Almost all patients who come for a consultation ask us the same question: will I have dry eyes after the laser? The honest answer is: yes, probably, for a limited period. But the degree, duration and impact on quality of life depend on the technique used.
Why laser causes temporary dryness
The cornea is one of the most innervated tissues in the body. Corneal nerves — branches of the trigeminal nerve — regulate the blink reflex (eyelid opening and closing) and tear production. Any laser procedure acting on the cornea temporarily interrupts some of these nerve fibres. The result is a transient reduction in corneal sensitivity and, consequently, less stimulation of the lacrimal gland.
It is a neurogenic effect, not damage to the lacrimal gland itself. The gland works — it is the nerve signal that is temporarily reduced.
TransPRK vs LASIK vs SMILE: the difference is in the nerves
The level of post-operative dryness depends directly on the number of nerve fibres interrupted during the procedure.
SMILE — the incision is smaller (2-4 mm) compared to the LASIK flap, so fewer fibres are interrupted. Dryness is generally less than LASIK, but intrastromal dissection of the lenticule still involves deep nerve fibres.
TransPRK SmartSurfACE — no cutting, no flap, no incision. The laser removes the epithelium and superficial stroma in a single pass. The sub-basal nerve plexus is only partially affected by ablation in strong corrections, but is not severed as in LASIK. Nerve regeneration is faster because fibres are not cut but thinned. Dryness is typically milder and shorter.
What to expect in practice
In our experience with TransPRK:
First week: moderate dryness, managed with preservative-free artificial tears every 1-2 hours. The patient feels a "gritty" sensation that decreases day by day.
First month: dryness reduces progressively. Most patients switch to artificial tears 3-4 times a day. Corneal sensitivity is recovering.
Third month: residual dryness is minimal or absent in the vast majority of patients. Artificial tears are used only "as needed" — hours in front of a screen, in air-conditioned environments, on planes.
Sixth month: return to normality for almost all patients. Corneal sensitivity is fully recovered.
Pre-operative risk factors
Not everyone starts from the same level.

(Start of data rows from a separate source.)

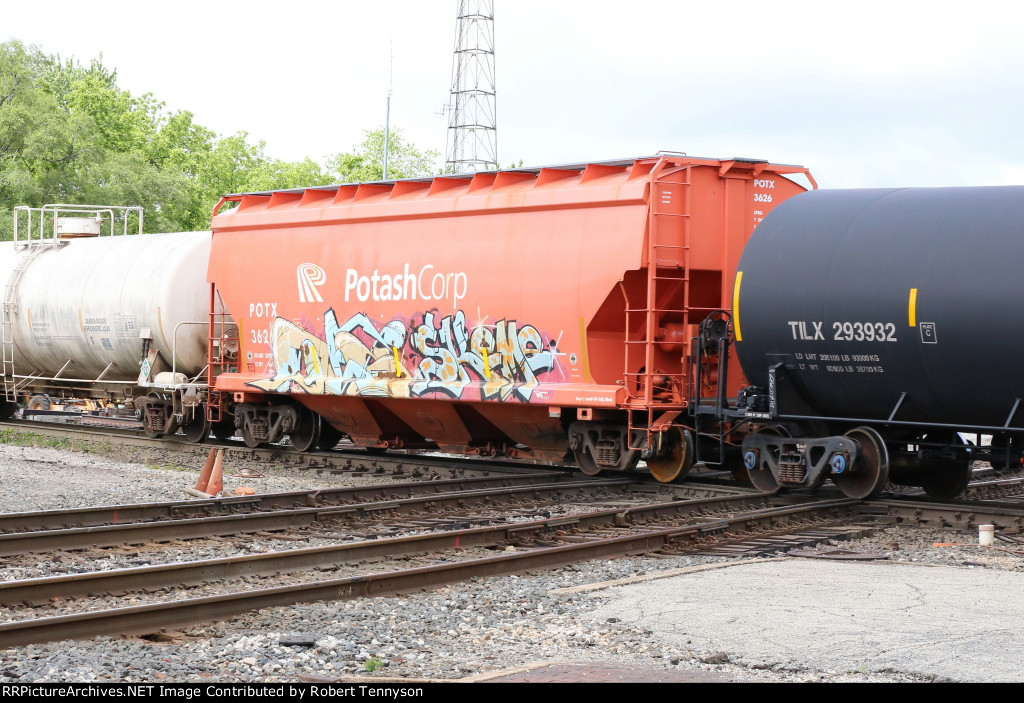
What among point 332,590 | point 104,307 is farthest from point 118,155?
point 332,590

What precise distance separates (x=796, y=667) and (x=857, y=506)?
23.4 feet

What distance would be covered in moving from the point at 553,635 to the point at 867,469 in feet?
21.5

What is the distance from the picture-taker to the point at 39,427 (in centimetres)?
2312

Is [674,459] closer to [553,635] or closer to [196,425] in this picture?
[553,635]

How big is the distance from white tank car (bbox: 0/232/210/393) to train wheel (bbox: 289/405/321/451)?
237 cm

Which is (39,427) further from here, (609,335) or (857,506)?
(857,506)

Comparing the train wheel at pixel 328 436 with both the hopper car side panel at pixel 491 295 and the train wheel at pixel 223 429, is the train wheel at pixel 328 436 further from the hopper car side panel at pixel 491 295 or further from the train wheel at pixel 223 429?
the train wheel at pixel 223 429

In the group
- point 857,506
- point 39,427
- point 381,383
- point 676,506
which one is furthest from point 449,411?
point 39,427

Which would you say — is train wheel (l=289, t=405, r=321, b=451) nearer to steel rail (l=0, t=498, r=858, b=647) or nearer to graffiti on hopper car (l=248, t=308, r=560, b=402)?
graffiti on hopper car (l=248, t=308, r=560, b=402)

Certain factors increase the risk of prolonged post-operative dryness: prolonged contact lens wear (which already reduces corneal sensitivity), age over 50 (tear production decreases physiologically), female sex (hormonal factors), blepharitis or Meibomian gland dysfunction, systemic medications (antidepressants, antihistamines, beta-blockers).

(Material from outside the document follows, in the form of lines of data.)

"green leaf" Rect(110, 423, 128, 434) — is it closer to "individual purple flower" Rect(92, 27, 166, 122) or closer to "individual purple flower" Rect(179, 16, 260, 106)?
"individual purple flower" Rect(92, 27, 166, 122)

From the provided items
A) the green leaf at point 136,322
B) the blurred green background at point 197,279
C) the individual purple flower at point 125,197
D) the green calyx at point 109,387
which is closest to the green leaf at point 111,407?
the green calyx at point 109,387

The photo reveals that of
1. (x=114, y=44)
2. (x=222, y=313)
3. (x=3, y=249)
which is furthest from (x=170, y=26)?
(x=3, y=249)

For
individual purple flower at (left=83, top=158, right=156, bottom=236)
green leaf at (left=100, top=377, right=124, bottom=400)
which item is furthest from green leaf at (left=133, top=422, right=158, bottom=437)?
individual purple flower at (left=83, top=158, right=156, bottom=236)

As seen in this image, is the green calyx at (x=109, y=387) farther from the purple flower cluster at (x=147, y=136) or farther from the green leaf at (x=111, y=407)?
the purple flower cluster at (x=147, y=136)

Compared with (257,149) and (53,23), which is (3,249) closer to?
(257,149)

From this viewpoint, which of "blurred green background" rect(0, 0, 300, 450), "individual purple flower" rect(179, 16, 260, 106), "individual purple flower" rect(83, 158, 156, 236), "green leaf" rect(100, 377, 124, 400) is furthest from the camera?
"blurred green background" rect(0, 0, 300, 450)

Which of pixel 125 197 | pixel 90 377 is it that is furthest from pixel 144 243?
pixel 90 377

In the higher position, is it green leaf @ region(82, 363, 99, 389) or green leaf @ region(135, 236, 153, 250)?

These factors are assessed during the diagnostic examination. The MS-39 tomographer includes an advanced tear film analysis based on Placido topography: film regularity and stability are measured and documented. If the patient has significant dry eye before surgery, we treat it first and operate afterwards — or we don't operate.

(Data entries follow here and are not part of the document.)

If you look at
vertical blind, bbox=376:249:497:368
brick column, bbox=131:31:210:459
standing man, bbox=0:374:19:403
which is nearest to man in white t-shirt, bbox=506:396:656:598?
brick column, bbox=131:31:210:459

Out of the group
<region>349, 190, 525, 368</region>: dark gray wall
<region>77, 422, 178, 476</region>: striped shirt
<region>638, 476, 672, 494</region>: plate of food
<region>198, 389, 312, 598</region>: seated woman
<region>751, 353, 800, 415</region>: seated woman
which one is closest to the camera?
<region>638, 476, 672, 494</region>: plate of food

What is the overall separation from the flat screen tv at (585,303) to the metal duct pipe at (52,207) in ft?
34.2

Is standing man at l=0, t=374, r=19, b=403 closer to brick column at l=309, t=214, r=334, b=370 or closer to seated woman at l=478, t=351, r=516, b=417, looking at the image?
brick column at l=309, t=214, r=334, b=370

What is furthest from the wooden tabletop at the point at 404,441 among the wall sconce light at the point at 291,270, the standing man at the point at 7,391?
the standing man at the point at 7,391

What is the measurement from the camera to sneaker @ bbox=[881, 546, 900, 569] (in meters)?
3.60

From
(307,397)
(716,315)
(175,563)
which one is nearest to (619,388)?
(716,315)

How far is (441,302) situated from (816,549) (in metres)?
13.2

How we manage the post-operative period
After each TransPRK procedure, the patient receives in their patient portal the complete instructions: eye drop schedule (antibiotic + anti-inflammatory + artificial tears), control appointment timeline, direct contact with the clinic. No paper to lose, no doubts at home.
Post-operative check-ups — included in the procedure fee for 12 months — allow monitoring of corneal regeneration and adjustment of tear therapy if needed. The 5-year guarantee also covers possible enhancements in the very rare cases where the result changes over time.
Transparency as a principle
Post-operative dry eye exists. Denying it would be dishonest. But in real clinical practice — with TransPRK SmartSurfACE, complete pre-operative diagnostics and structured follow-up — it is a transient, manageable and predictable phenomenon. It is not a reason not to have surgery. It is a reason to choose the right technique and the right surgeon.